#### What you are asked to do
Please reproduce the entries below exactly, starting at the first line and ending with the line that holds "Consider this experimental".

#### Provided data
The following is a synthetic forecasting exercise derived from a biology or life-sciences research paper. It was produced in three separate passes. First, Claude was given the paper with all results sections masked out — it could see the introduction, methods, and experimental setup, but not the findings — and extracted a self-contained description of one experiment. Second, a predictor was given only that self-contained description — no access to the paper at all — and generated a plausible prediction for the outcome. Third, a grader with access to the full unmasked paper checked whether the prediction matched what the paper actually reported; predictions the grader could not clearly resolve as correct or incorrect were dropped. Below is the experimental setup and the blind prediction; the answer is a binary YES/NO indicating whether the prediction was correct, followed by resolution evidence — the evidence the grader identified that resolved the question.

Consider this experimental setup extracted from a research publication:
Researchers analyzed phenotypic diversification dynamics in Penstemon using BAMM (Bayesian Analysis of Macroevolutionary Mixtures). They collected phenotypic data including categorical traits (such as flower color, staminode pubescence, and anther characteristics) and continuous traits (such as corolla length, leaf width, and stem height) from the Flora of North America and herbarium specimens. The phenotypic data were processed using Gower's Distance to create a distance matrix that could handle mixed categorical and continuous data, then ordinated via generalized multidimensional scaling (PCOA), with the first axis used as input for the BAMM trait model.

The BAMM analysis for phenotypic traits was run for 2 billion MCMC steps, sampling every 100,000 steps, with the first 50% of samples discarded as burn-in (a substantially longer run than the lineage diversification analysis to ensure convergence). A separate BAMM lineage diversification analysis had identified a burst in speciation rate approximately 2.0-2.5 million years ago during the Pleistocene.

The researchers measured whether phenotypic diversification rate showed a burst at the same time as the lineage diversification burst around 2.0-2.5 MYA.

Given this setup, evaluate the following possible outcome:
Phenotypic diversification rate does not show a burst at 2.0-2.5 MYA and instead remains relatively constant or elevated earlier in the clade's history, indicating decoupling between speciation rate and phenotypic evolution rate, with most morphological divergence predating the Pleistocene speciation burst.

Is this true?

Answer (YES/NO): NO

#### Answer to the exercise
The following is a synthetic forecasting exercise derived from a biology or life-sciences research paper. It was produced in three separate passes. First, Claude was given the paper with all results sections masked out — it could see the introduction, methods, and experimental setup, but not the findings — and extracted a self-contained description of one experiment. Second, a predictor was given only that self-contained description — no access to the paper at all — and generated a plausible prediction for the outcome. Third, a grader with access to the full unmasked paper checked whether the prediction matched what the paper actually reported; predictions the grader could not clearly resolve as correct or incorrect were dropped. Below is the experimental setup and the blind prediction; the answer is a binary YES/NO indicating whether the prediction was correct, followed by resolution evidence — the evidence the grader identified that resolved the question.

Consider this experimental setup extracted from a research publication:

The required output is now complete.